Спиригайло вернулся к себе, опечатал сейф и вскоре покинул здание управления.
На Литейном еле втиснулся в троллейбус. Час пик, по идее, миновал, но общественный транспорт ходил так медленно, плохо и редко, что народу в салон набивалось — не продохнуть.
— Разрешите… Простите!
В такой давке трудно остаться вежливым. Тем не менее, на одной из остановок Семен Игнатьевич попытался помочь навьюченной туристским рюкзаком бабуле втащить в дверь тяжеленную коробку из-под бананов:
— Подсоби, милок!
— Конечно, секундочку…
Куда там! Дернул разок, другой — ни в какую. Только кольнуло что-то в заднице, засвербило, напомнил о себе застарелый геморрой.
— Ох, милок, я сама лучше!
Ухватила бабка, потянула, двери закрылись — и коробка аж на середине троллейбуса.
В метро оказалось свободнее, но тоже… Зажали товарища Спиригайло, притиснули между арбузоподобными сиськами ароматной дамочки и тощими лопатками вцепившегося в поручни бомжа — так и ехал до Веселого поселка.
Поднявшись по эскалатору, Семен Игнатьевич по многолетней традиции выпил пива — в ларьке за углом торговали финским, баночным, но он купил «Балтику», третий номер, потому что был патриотом. К тому же, так получалось дешевле и больше.
Настроение выправилось, но ненадолго. У самого входа в парадную, поперек дороги распластался здоровенный кобель без признаков породы и намордника.
Что такое? Откуда? Псина была точно не местная, Спиригайло видел её впервые в жизни.
Будто почувствовав замешательство человека, кобель рыкнул лениво, поднялся и подковылял к ботинкам Семена Игнатьевича. Обнюхал их, пару раз вильнул хвостом и неожиданно поднял лапу.
Спиригайло даже не успел отскочить:
— Пошел вон! Пошел!
Псина затрусила, не оборачиваясь, к проходному двору, а он зачем-то перекрестился и глянул по сторонам. Вроде, никто не видел…
Неожиданно пришла уверенность: домой идти нельзя. Семен Игнатьевич даже не стал утруждать себя поиском причин — помешкал немного и зашагал обратно, к метро.
На ходу Спиригайло вытащил из кармана помеченных собачьей струйкой брюк деньги. Пересчитал. Он и без того прекрасно знал содержимое своего кошелька, но все же проверил купюры в смутной надежде, что там их вдруг оказалось гораздо больше, чем было с утра.
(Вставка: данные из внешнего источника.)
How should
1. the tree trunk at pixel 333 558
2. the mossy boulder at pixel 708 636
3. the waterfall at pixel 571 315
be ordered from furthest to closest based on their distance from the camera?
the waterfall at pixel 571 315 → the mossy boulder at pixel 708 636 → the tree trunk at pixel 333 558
Но — нет. Сумма наличности даже уменьшилась на стоимость одной-единственной бутылки пива.
— Ничего. Ничего…
В квартире у Семена Игнатьевича деньги имелись, и немалые. Лежали они, припрятанные в тайничок под шифоньером, в ожидании хозяина, но идти за ними не позволял обострившийся инстинкт самосохранения. Отчего-то боязно становилось от одной мысли о своих «аппартаментах», хоть и было там все привычно, уютно, обустроено собственными руками и заботами супруги.
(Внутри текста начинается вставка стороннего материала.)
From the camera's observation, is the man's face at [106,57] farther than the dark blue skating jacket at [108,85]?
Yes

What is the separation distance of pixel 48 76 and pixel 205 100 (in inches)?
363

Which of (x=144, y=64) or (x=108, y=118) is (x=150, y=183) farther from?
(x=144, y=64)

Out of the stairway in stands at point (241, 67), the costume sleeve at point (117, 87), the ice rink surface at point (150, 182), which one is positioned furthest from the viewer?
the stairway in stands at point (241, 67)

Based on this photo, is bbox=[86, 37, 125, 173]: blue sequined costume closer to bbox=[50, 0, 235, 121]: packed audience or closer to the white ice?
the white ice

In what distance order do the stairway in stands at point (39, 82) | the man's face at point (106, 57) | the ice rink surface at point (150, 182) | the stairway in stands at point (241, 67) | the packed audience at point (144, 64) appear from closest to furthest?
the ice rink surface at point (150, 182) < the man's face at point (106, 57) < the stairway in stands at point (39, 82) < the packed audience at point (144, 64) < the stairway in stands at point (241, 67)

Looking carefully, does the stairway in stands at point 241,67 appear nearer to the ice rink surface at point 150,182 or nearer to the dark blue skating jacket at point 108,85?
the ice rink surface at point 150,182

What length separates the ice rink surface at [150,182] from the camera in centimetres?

Спиригайло нутром почувствовал тоску непонятную и неуверенность в старой английской поговорке о том, что «мой дом — моя крепость».
Тем более, что как назло не было сегодня в квартире жены! Укатила. Укатила в очередной профсоюзный круиз: массовики-затейники, пляски под оркестр, соревнования по перетягиванию каната и прочие идиотские развлечения для отгоняющих старость дам.
— Чертовщина какая-то. Нелепица! Шарахаться от собственного жилья — ну надо же, а? Нервы… Нервишки.
Тем не менее, Спиригайло решительно вскинул голову и ускорил шаг. Что же, в конце концов, пойти некуда?
Плевать на квартиру! Миллионы мужиков готовы полжизни отдать, чтобы оказаться в его положении. Когда есть деньги и нет под боком жены — это ли не свобода? Можно не торопясь бутылку-другую с друзьями выпить, можно в ресторане поужинать или пулечку расписать — словом, вольная птица. Гуляй не хочу…
Но вот беда, не то было у Спиригайло сейчас настроение, чтобы предаваться тихим радостям пожилого холостяка. Ох, не то!